(Stored data entries)
---*---
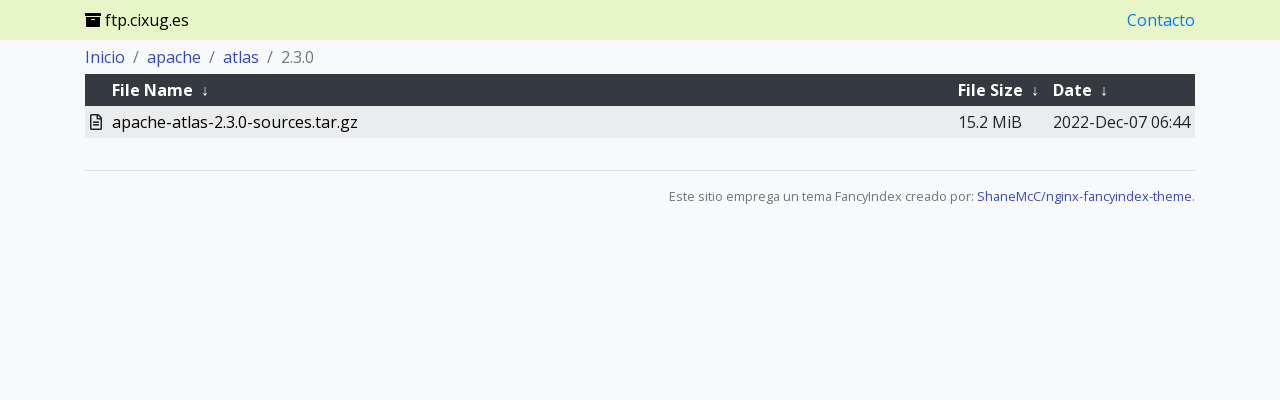

--- FILE ---
content_type: text/html
request_url: https://ftp.cixug.es/apache/atlas/2.3.0/
body_size: 2864
content:
<!DOCTYPE html>
<html lang="en">
	<head>
	<meta charset="utf-8">
	<meta name="viewport" content="width=device-width, initial-scale=1, shrink-to-fit=no">
	<title>Servidor de réplicas do Consorcio CIXUG</title>
<!--
	<meta name="description" content="">
	<meta property="og:title" content="" />
	<meta property="og:description" content="" />
	<meta property="og:type" content="website" />
	<meta property="og:url" content="" />
	<meta property="og:image" content="" />
	<meta property="og:site_name" content="" />
-->

	<link rel="stylesheet" href="https://cdnjs.cloudflare.com/ajax/libs/twitter-bootstrap/4.4.1/css/bootstrap.min.css" />
	<link rel="stylesheet" href="https://cdnjs.cloudflare.com/ajax/libs/font-awesome/5.13.0/css/all.min.css" />
	<link href="https://fonts.googleapis.com/css?family=Open+Sans:400,300,600,700,800" rel="stylesheet" type="text/css">
	<link rel="stylesheet" href="/.index/theme/theme.css">
<!--
	<link rel="icon" href="/.index/theme/favicon.png">
-->

	<script src="https://cdnjs.cloudflare.com/ajax/libs/jquery/3.4.1/jquery.min.js"></script>
	<script src="https://cdnjs.cloudflare.com/ajax/libs/showdown/1.9.1/showdown.min.js"></script>
</head>

<body>
	<nav class="navbar fixed-top">
		<div class="container">
			<div class="navbar-brand">
				<i class="fas fa-archive" aria-hidden="true"></i> ftp.cixug.es 
			</div>
		<a id="contacto" href="https://www.cixug.gal/?page_id=161">Contacto</a>
		</div>
	</nav>

	<div id="mainContent" class="container">
		<script>$('#mainContent').hide();</script>
		<div class="row">
			<div class="col">
				<h1>
/apache/atlas/2.3.0/</h1>
<table id="list"><thead><tr><th colspan="2"><a href="?C=N&amp;O=A">File Name</a>&nbsp;<a href="?C=N&amp;O=D">&nbsp;&darr;&nbsp;</a></th><th><a href="?C=S&amp;O=A">File Size</a>&nbsp;<a href="?C=S&amp;O=D">&nbsp;&darr;&nbsp;</a></th><th><a href="?C=M&amp;O=A">Date</a>&nbsp;<a href="?C=M&amp;O=D">&nbsp;&darr;&nbsp;</a></th></tr></thead>
<tbody><tr><td colspan="2" class="link"><a href="../">Parent directory/</a></td><td class="size">-</td><td class="date">-</td></tr>
<tr><td colspan="2" class="link"><a href="apache-atlas-2.3.0-sources.tar.gz" title="apache-atlas-2.3.0-sources.tar.gz">apache-atlas-2.3.0-sources.tar.gz</a></td><td class="size">15.2 MiB</td><td class="date">2022-Dec-07 06:44</td></tr>
</tbody></table>				</div>
			</div>
		</div>

		<div class="container">
		</div>

		<footer class="footer">
			<div class="container">
				<div class="row">
					<div class="col text-right text-muted text-small text-nowrap">
						<hr>
						<small><p>Este sitio emprega un tema FancyIndex creado por: <a href="https://github.com/ShaneMcC/nginx-fancyindex-theme">ShaneMcC/nginx-fancyindex-theme</a>.</p></small>
					</div>
				</div>
			</div>
		</footer>

		<script src="/.index/theme/script.js"></script>
	</body>
</html>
---*---
Restate the data above word for word. Do not include the images.

> **Solution to this exercise**
--- FILE ---
content_type: text/html
request_url: https://ftp.cixug.es/apache/atlas/2.3.0/
body_size: 2864
content:
<!DOCTYPE html>
<html lang="en">
	<head>
	<meta charset="utf-8">
	<meta name="viewport" content="width=device-width, initial-scale=1, shrink-to-fit=no">
	<title>Servidor de réplicas do Consorcio CIXUG</title>
<!--
	<meta name="description" content="">
	<meta property="og:title" content="" />
	<meta property="og:description" content="" />
	<meta property="og:type" content="website" />
	<meta property="og:url" content="" />
	<meta property="og:image" content="" />
	<meta property="og:site_name" content="" />
-->

	<link rel="stylesheet" href="https://cdnjs.cloudflare.com/ajax/libs/twitter-bootstrap/4.4.1/css/bootstrap.min.css" />
	<link rel="stylesheet" href="https://cdnjs.cloudflare.com/ajax/libs/font-awesome/5.13.0/css/all.min.css" />
	<link href="https://fonts.googleapis.com/css?family=Open+Sans:400,300,600,700,800" rel="stylesheet" type="text/css">
	<link rel="stylesheet" href="/.index/theme/theme.css">
<!--
	<link rel="icon" href="/.index/theme/favicon.png">
-->

	<script src="https://cdnjs.cloudflare.com/ajax/libs/jquery/3.4.1/jquery.min.js"></script>
	<script src="https://cdnjs.cloudflare.com/ajax/libs/showdown/1.9.1/showdown.min.js"></script>
</head>

<body>
	<nav class="navbar fixed-top">
		<div class="container">
			<div class="navbar-brand">
				<i class="fas fa-archive" aria-hidden="true"></i> ftp.cixug.es 
			</div>
		<a id="contacto" href="https://www.cixug.gal/?page_id=161">Contacto</a>
		</div>
	</nav>

	<div id="mainContent" class="container">
		<script>$('#mainContent').hide();</script>
		<div class="row">
			<div class="col">
				<h1>
/apache/atlas/2.3.0/</h1>
<table id="list"><thead><tr><th colspan="2"><a href="?C=N&amp;O=A">File Name</a>&nbsp;<a href="?C=N&amp;O=D">&nbsp;&darr;&nbsp;</a></th><th><a href="?C=S&amp;O=A">File Size</a>&nbsp;<a href="?C=S&amp;O=D">&nbsp;&darr;&nbsp;</a></th><th><a href="?C=M&amp;O=A">Date</a>&nbsp;<a href="?C=M&amp;O=D">&nbsp;&darr;&nbsp;</a></th></tr></thead>
<tbody><tr><td colspan="2" class="link"><a href="../">Parent directory/</a></td><td class="size">-</td><td class="date">-</td></tr>
<tr><td colspan="2" class="link"><a href="apache-atlas-2.3.0-sources.tar.gz" title="apache-atlas-2.3.0-sources.tar.gz">apache-atlas-2.3.0-sources.tar.gz</a></td><td class="size">15.2 MiB</td><td class="date">2022-Dec-07 06:44</td></tr>
</tbody></table>				</div>
			</div>
		</div>

		<div class="container">
		</div>

		<footer class="footer">
			<div class="container">
				<div class="row">
					<div class="col text-right text-muted text-small text-nowrap">
						<hr>
						<small><p>Este sitio emprega un tema FancyIndex creado por: <a href="https://github.com/ShaneMcC/nginx-fancyindex-theme">ShaneMcC/nginx-fancyindex-theme</a>.</p></small>
					</div>
				</div>
			</div>
		</footer>

		<script src="/.index/theme/script.js"></script>
	</body>
</html>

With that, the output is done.